众人捧着盆一个接一个地出了青芽家的院门,葛大娘也拿了自家人的碗筷,带着青芽和擎苍,跟在众人身后一起走。
路是土路,坑坑洼洼地并不好走,手上又端了菜,怕摔了菜盆,再又怕踩掉别人的鞋跟,所以众人都走的很慢,这走路也显得正式无比。
擎苍力气大,手捧着装满大块炖肉的陶盆,跟随着人群往前走。
青芽在后面看着他那小心翼翼,走路颇为别扭的样子,都快要惊掉下巴,这哪里还是以前那个沉默能干的擎苍,这分明就是一个大憨熊。
青芽忍不住不时朝他那边张望,时不时地笑两声,葛大娘问她是见了什么好笑的事,她也只是摇头,但笑不语,自家男人嘛,要脸面的。

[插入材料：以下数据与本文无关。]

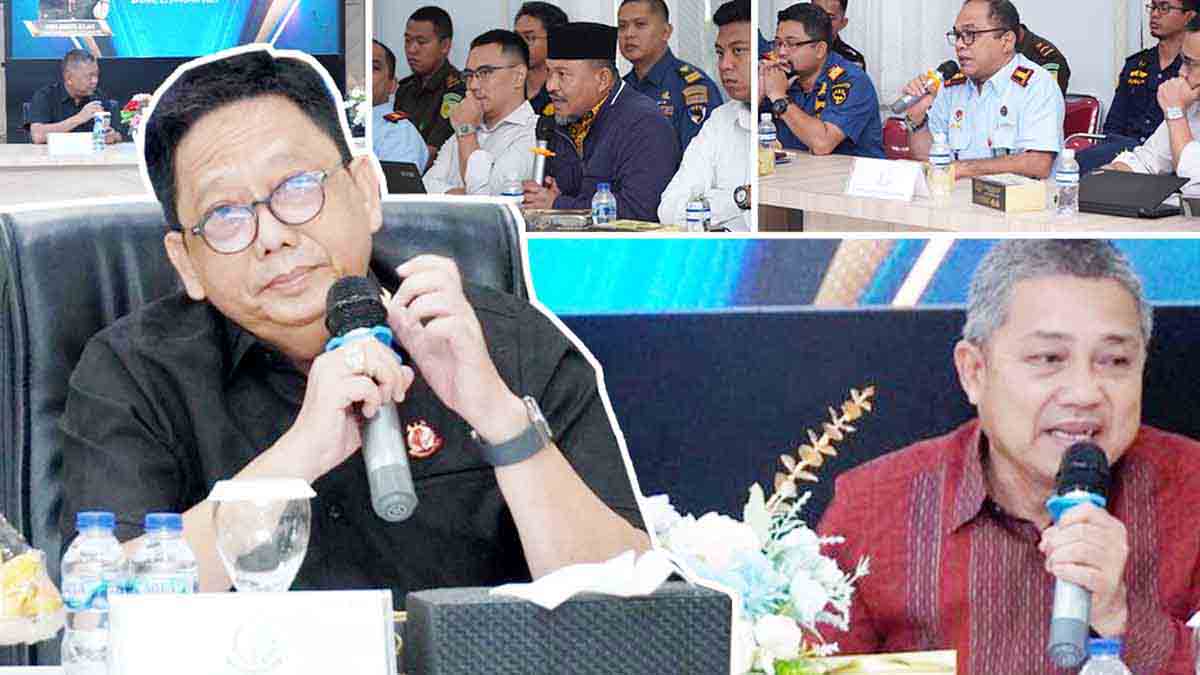 Kajati Kepri Teguh Subroto Gagas Inovasi Optimalisasi Devisa Negara dari Sektor Kemaritiman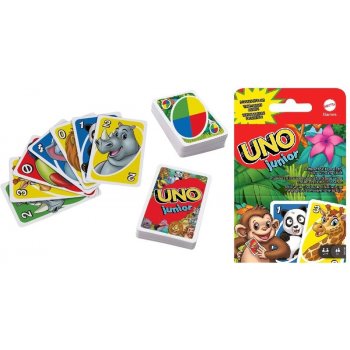 Mattel UNO Junior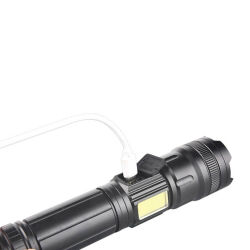 Panther PT-4070 Usb Şarjlı El Feneri - 2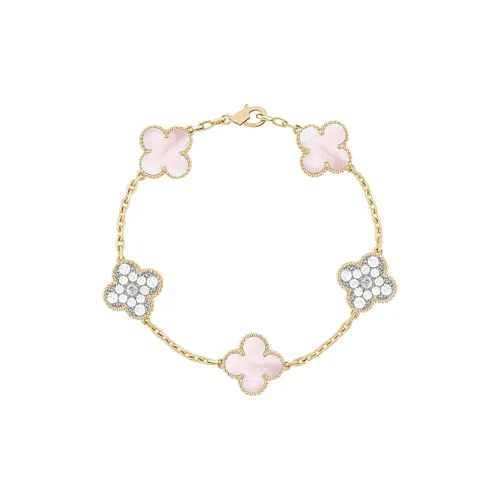 QIANFANGDAHUANGYE Zircon Bracelets Women's
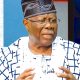 2027: We won’t accept stories of glitch in system – Bode George tells INEC chair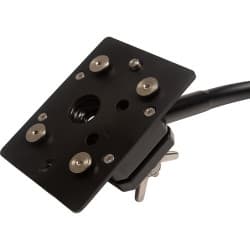 Nanlite - PavoTube Suporte Duplo para Tubos de Led T12 com Tube Gooseneck Mount e Receptor de 5/8″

聚会的地方离她家不咋远,也就片刻的工夫,青芽很快就看到了摆得许多的桌子板凳,这样的盛会这还是青芽头一回参加,虽然朴素了些,她却是很有新鲜感。
葛家小孙子还是个孩子心性,一路上蹦蹦跳跳,遇上小伙伴,他就丢了葛家婆媳俩和青芽,一个蹿到最前头去了,李氏怎么喊都不听,只好由着他闹去了。
十来个大男人手捧着油汪汪的大盆,刚到地方就引来了孩子们的欢呼,不少孩子大叫欢呼道:“有肉有肉!吼~肉……”边叫边围着转圈跑,吵吵得乱的很。
青芽做的那几盆的香味儿现在飘得到处都是,别说是引得孩子们馋的乱做一团了,就是青芽自己也饿得咽了几回口水。
村长媳妇带着众人把饭菜匀开,往各个桌子上端去。都是乡下人,虽说每家贡献几个菜,然而大家也拿不出什么像样的来,大部分都是一些常见的青菜食蔬之类,所以重复的菜肴很多。
当然农家人也不讲究,只要有一口吃的,就是要感谢上天了,哪里还会有半分挑剔呢。
肉菜正好是按照席位分的,不多不少正好每桌一盆,也省得再分。
村长几个儿子招呼大家坐下,男人围做在一边,女人和孩子们坐另外一边。
村长儿媳妇抱着该子,牵了几个姐妹过来找葛大娘坐下。
村长媳妇分完菜也过来这边路过这一桌。
葛大娘见村长媳妇过来了,忙要起身让她坐自己旁边,村长媳妇摆摆手,她就是路过,哪边的饭桌她也能坐下吃。
葛家小孙子拿了碗筷盛了肉就跑去找熟悉的小伙伴了,孩子们大都闹成一团,乱哄哄的,热闹的不像话。
见都坐的差不多了,村长挨桌瞅了瞅,见确实不差人了,这才示意大家安静下来。
下面就开始了一些讲话,好不容易讲话结束,孩子们跟饿急眼了一样,再顾不得形象,开始抢食。
好在都在自家爹娘身边,再怎么抢,也不至于为了一口吃的打架。
翠娥坐在青芽旁边,又是许多日子没见,翠娥看着比前几天还精神了些,和从前更是无不能相比,要么怎么说“嫁人是女人的第二次投胎”。
青芽夹了一块肉送到她碗里去,翠娥转也给青芽夹了一筷子菜。
这样欢乐的气氛才开场,却被一个人的到来意外给打断了。
村里有名的方昌平的声音隔得老远就传了过来:“村长啊,我这来得不算晚吧,我这紧赶慢赶地为了赶回来祭祖,可是快要去了半条命了。”
众人边吃饭边侧头望过去,就见着方昌平灰头土脸地一身狼狈,喘着粗气朝着这边跑了过来。
大方放下筷子诧异的站起身子,说道:“哥,你不是说今天不回家了吗?咱爹娘呢?”
大方是方昌平的弟弟,还算是有个人样儿,不过两兄弟老早就分了家,方昌平带着一家老小去了镇上,他家却还是住在村里。
“嗨,爹娘这次没回,我能让爹娘受累跑这一趟吗?”李癞头摸摸额头的汗,说话的工夫就跑到了众人跟前。
村长忙起身把他迎进了席位里坐下。
村长道:“这祭祀已经结束了,兄弟要是有心,这会儿就先去祖宗坟前烧纸去,我们等着你回来吃饭。”
方昌平拍着胸口道:“那哪成啊,这不能耽误了大家伙儿的饭,吃饭,吃饭了再说。”
村长摇着头道:“这可没有规矩,祭拜先人哪里有自己先吃了再去的,你还是先去吧。”